* Instrucción escrita 1
Recopila cada línea de los registros que contenga la cadena "post" y cópiala tal cual. Se distinguen mayúsculas y minúsculas.

* Texto extraído
_ _ _ _ _ _ _

Gran parte de los opositores de la sentencia sobre la gratuidad han utilizado argumentos derivados de la “crítica democrática” en contra de la justicia constitucional. El alcance de esta crítica no es solo contra la decisión del TC, sino contra el TC mismo. Aunque reconocen que el fallo debe ser cumplido, llaman a modificar el TC reduciendo sus poderes, cambiando su composición o eliminándolo. Ello ha conducido a una suerte de chantaje institucional que consiste en decirle al TC: “TC, si no fallas como me gusta, te voy a quitar tus poderes”.
La crítica democrática (“mayoritaria”) existe en muchísimos países (e.g. Troper en Francia y Waldron en el debate angloamericano) y, en general, tiene un argumento común: que la justicia constitucional es incompatible con el gobierno de las mayorías, en tanto el TC puede vetar decisiones mayoritarias inclinando la cancha hacia los defensores del statu quo, alterando la igualdad política (habrá votos que valdrán más que otros). Esta crítica responde a una concepción especial de democracia (la mayoritaria) que se opone a otras. Si uno defiende concepciones basadas en valores diferentes, como la deliberación, la competencia política, la protección de los derechos y los frenos al poder (la democracia “constitucional”), entonces la crítica se vuelve menos importante. En su versión más radical, la crítica mayoritaria también es contraria al bicameralismo, al veto presidencial y a cualquier otra institución que pudiera reducir el poder de las mayorías (como podría serlo la iniciativa exclusiva del Presidente y la misma Contraloría).

_ _ _ _ _ _ _

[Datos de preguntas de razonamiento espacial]

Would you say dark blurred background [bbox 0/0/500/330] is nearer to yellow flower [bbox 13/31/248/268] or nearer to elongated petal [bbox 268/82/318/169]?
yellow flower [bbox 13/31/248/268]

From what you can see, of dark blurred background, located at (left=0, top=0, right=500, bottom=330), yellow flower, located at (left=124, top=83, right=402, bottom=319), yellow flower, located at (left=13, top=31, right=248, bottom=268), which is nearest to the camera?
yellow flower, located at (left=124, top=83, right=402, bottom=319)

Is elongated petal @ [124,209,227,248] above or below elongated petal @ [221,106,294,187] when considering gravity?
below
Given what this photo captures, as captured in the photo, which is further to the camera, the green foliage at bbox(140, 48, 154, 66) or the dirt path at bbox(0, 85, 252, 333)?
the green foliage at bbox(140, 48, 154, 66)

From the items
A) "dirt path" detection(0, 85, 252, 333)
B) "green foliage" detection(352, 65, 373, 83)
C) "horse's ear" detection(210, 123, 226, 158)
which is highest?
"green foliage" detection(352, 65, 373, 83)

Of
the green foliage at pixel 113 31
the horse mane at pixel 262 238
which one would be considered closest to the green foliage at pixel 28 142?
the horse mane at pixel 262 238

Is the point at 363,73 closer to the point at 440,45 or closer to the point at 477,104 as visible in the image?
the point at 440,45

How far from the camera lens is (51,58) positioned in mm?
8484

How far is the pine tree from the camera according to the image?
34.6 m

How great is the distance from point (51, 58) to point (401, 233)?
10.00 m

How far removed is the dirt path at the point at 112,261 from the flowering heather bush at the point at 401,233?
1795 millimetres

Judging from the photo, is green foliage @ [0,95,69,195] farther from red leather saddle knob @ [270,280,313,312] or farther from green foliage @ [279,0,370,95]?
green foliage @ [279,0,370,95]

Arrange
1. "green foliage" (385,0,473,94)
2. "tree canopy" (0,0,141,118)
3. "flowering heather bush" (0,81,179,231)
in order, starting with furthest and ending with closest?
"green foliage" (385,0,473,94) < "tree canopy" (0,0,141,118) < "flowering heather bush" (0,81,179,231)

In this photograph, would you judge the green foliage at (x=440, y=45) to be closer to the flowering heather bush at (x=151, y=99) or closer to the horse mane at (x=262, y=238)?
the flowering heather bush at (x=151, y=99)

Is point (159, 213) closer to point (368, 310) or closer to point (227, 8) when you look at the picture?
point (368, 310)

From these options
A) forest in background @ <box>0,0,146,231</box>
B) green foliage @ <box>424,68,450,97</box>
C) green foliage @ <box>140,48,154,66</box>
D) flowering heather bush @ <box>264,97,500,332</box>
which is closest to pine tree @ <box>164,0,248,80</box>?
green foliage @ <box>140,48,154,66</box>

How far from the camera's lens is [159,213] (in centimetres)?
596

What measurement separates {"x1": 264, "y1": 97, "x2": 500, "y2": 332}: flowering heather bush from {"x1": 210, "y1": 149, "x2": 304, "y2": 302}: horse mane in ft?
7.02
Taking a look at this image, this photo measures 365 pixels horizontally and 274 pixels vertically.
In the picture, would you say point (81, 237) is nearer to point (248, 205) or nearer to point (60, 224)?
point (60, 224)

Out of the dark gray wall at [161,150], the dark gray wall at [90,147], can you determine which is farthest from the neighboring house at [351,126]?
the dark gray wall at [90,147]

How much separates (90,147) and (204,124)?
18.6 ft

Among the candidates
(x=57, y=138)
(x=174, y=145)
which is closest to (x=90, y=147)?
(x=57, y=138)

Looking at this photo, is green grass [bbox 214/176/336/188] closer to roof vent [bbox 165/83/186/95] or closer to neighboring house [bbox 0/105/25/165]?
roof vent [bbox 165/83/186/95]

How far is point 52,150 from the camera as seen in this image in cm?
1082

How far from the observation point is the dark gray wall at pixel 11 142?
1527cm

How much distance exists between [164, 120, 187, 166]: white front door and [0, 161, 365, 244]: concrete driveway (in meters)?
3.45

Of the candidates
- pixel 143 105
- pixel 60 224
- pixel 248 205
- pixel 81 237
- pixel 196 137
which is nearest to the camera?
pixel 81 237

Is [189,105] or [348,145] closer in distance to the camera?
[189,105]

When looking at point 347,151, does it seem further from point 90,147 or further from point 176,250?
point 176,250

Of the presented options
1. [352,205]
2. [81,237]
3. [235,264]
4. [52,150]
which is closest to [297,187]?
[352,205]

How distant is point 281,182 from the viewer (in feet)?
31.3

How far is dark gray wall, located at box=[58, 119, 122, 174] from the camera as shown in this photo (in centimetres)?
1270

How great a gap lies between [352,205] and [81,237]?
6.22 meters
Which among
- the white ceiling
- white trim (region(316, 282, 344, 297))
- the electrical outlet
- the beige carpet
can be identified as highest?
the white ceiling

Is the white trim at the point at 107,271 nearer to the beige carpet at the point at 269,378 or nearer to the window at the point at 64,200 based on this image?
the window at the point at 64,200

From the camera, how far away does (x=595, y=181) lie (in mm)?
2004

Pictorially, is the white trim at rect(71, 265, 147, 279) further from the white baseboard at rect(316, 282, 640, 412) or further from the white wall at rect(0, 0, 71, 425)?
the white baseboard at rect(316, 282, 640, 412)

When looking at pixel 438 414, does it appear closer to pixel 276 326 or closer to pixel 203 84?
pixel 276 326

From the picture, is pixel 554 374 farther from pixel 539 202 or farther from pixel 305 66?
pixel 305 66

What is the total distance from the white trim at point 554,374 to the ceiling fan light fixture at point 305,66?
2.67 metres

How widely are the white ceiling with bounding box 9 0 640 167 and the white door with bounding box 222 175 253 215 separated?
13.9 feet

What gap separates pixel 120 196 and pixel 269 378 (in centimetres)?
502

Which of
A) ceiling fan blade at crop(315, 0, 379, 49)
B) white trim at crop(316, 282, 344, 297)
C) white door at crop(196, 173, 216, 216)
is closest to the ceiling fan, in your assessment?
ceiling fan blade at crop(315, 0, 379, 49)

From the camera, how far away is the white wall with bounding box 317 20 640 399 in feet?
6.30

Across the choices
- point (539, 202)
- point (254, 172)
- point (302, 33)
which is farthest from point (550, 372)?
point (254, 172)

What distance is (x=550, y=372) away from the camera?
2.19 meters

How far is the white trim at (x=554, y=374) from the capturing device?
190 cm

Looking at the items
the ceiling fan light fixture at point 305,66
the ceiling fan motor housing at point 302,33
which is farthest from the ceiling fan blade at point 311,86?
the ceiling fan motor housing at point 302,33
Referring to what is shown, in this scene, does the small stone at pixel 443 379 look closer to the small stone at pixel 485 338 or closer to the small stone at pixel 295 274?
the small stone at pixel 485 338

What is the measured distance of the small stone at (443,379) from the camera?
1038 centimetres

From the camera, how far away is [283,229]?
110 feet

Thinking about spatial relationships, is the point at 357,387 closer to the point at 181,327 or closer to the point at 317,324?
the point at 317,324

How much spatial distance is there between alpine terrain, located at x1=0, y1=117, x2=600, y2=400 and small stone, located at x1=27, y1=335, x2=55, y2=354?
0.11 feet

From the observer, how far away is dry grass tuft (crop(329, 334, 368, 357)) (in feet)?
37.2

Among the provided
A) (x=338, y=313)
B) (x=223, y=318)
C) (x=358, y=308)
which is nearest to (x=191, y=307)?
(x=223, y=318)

_ _ _ _ _ _ _

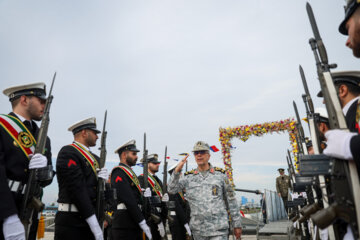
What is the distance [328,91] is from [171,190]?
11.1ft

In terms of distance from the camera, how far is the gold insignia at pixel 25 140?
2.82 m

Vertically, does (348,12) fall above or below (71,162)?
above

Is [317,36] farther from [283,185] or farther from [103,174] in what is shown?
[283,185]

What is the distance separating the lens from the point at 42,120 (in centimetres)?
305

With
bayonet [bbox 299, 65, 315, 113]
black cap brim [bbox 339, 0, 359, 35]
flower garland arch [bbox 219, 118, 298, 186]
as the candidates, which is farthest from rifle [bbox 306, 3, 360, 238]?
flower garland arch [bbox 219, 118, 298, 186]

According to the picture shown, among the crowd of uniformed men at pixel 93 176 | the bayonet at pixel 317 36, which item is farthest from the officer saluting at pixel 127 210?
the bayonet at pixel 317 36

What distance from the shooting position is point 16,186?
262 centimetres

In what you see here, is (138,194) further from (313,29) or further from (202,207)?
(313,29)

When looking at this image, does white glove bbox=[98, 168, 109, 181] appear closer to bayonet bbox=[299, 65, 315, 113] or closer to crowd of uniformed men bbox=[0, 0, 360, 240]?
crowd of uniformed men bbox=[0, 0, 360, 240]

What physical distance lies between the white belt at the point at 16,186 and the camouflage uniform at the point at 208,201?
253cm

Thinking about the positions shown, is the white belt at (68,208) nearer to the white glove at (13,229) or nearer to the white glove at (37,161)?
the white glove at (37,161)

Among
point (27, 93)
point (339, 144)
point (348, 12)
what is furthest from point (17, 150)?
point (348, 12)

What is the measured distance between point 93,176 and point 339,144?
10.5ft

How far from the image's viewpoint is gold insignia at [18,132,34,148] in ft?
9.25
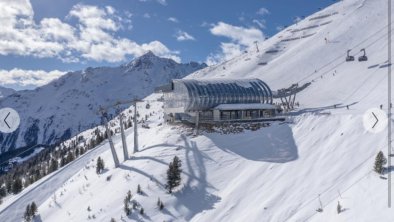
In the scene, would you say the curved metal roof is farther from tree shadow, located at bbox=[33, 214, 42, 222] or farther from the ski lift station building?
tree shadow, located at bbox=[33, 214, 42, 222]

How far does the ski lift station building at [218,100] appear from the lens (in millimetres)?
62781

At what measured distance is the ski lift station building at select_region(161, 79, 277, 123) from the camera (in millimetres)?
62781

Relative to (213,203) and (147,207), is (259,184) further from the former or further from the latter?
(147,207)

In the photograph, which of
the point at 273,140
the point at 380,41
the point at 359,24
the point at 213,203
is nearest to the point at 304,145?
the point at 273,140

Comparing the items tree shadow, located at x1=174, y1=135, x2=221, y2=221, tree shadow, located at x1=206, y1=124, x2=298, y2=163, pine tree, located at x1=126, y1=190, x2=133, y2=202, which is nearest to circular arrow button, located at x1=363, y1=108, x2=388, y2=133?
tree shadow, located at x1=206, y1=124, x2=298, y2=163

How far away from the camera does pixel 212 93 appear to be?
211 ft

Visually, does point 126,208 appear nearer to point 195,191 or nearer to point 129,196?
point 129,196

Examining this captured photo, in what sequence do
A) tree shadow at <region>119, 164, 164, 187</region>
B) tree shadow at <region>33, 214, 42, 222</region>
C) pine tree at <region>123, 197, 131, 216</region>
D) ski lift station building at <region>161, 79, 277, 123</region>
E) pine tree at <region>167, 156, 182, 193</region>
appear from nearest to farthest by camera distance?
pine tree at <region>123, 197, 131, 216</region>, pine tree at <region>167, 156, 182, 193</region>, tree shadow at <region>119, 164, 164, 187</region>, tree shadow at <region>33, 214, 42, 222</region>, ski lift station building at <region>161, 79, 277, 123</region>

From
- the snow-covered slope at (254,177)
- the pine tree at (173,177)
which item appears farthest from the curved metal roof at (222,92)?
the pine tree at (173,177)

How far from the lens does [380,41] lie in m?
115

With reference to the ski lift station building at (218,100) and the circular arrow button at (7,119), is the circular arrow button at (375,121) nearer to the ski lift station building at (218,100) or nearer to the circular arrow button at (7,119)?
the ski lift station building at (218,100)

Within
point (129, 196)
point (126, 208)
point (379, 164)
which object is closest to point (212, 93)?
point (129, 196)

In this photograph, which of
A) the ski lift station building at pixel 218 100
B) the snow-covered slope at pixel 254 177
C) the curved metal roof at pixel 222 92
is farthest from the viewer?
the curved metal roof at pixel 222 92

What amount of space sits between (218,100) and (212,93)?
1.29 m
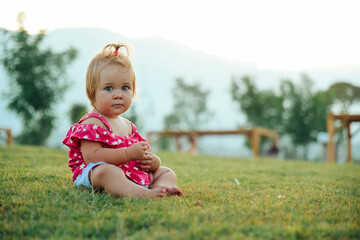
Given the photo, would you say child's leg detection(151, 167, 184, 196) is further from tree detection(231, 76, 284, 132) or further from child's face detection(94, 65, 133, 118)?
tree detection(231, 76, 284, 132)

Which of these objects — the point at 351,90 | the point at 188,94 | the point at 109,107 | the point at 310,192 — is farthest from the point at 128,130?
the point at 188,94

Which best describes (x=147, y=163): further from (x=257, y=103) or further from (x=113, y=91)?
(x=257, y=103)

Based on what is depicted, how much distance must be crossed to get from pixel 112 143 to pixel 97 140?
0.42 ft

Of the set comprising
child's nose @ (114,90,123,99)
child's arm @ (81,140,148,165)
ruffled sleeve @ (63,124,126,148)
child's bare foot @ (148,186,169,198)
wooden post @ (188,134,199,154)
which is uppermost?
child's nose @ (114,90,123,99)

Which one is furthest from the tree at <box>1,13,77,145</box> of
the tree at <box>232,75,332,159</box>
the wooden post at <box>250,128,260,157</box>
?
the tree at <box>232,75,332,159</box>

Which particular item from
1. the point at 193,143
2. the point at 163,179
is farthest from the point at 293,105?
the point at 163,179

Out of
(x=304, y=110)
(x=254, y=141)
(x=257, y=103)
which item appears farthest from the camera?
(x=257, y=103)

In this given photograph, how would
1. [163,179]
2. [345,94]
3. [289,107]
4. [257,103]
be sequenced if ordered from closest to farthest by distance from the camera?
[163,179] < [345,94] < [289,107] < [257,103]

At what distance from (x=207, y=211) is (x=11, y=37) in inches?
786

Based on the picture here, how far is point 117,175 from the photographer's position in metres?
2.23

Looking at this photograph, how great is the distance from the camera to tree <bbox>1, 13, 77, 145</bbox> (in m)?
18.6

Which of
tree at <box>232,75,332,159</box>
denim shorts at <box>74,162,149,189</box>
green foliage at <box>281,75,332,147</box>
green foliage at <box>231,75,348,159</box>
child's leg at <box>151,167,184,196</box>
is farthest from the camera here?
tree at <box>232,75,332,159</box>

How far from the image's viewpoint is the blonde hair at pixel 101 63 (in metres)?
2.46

_ _ _ _ _ _ _

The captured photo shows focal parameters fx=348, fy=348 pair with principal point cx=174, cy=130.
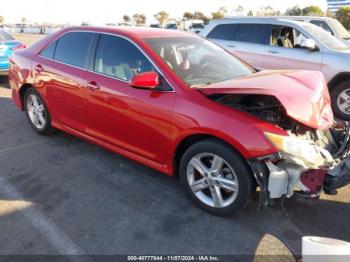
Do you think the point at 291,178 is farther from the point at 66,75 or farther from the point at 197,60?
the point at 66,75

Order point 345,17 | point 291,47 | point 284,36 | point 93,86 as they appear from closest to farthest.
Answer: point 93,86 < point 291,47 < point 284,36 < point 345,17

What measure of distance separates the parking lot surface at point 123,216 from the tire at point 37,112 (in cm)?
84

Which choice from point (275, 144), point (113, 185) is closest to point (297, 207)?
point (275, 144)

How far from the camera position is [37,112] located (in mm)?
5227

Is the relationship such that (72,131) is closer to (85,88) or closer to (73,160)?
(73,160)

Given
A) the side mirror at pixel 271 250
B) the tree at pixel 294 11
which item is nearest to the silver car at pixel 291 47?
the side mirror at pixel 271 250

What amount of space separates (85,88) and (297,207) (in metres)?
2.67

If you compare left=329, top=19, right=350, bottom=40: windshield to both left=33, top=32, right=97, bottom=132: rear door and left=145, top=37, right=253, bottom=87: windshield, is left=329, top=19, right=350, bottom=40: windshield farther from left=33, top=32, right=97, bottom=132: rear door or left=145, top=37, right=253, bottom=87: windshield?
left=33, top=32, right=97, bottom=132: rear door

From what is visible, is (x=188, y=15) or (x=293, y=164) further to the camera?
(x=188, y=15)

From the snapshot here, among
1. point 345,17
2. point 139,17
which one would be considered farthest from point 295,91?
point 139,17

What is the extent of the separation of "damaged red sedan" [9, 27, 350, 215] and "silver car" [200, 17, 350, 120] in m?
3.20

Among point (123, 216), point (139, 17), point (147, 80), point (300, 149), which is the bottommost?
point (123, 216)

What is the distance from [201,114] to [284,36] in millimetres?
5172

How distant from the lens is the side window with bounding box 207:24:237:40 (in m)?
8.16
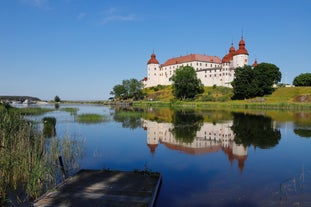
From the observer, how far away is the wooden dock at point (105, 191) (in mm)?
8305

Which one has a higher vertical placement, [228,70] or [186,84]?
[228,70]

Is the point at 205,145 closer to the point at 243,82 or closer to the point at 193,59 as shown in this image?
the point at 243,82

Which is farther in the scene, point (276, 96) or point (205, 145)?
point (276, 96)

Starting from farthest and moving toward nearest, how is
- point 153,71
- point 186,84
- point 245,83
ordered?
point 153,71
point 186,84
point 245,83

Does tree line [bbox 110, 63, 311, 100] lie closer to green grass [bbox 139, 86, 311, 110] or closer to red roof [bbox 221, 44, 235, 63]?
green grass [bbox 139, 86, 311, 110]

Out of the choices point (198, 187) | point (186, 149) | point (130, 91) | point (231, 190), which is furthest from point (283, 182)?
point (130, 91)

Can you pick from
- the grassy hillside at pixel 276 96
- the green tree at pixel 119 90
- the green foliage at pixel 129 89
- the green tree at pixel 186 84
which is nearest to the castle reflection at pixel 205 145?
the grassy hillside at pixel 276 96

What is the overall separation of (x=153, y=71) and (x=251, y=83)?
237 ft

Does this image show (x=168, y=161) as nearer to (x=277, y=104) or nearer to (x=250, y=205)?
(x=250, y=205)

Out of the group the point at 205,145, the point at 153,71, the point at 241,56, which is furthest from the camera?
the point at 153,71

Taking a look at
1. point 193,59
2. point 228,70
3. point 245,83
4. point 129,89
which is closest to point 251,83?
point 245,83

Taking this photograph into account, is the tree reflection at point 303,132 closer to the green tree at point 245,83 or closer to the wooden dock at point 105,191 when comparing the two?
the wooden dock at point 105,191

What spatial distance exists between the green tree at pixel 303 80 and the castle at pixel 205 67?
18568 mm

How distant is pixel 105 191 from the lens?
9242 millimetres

_ _ _ _ _ _ _

* Instrucción escrita 2
Cita completo y sin cambios el texto sobre la crítica democrática a la justicia constitucional.

* Resultado 1
wooden post @ (188,134,199,154)
the wooden post at <box>250,128,260,157</box>

* Resultado 2
Gran parte de los opositores de la sentencia sobre la gratuidad han utilizado argumentos derivados de la “crítica democrática” en contra de la justicia constitucional. El alcance de esta crítica no es solo contra la decisión del TC, sino contra el TC mismo. Aunque reconocen que el fallo debe ser cumplido, llaman a modificar el TC reduciendo sus poderes, cambiando su composición o eliminándolo. Ello ha conducido a una suerte de chantaje institucional que consiste en decirle al TC: “TC, si no fallas como me gusta, te voy a quitar tus poderes”.
La crítica democrática (“mayoritaria”) existe en muchísimos países (e.g. Troper en Francia y Waldron en el debate angloamericano) y, en general, tiene un argumento común: que la justicia constitucional es incompatible con el gobierno de las mayorías, en tanto el TC puede vetar decisiones mayoritarias inclinando la cancha hacia los defensores del statu quo, alterando la igualdad política (habrá votos que valdrán más que otros). Esta crítica responde a una concepción especial de democracia (la mayoritaria) que se opone a otras. Si uno defiende concepciones basadas en valores diferentes, como la deliberación, la competencia política, la protección de los derechos y los frenos al poder (la democracia “constitucional”), entonces la crítica se vuelve menos importante. En su versión más radical, la crítica mayoritaria también es contraria al bicameralismo, al veto presidencial y a cualquier otra institución que pudiera reducir el poder de las mayorías (como podría serlo la iniciativa exclusiva del Presidente y la misma Contraloría).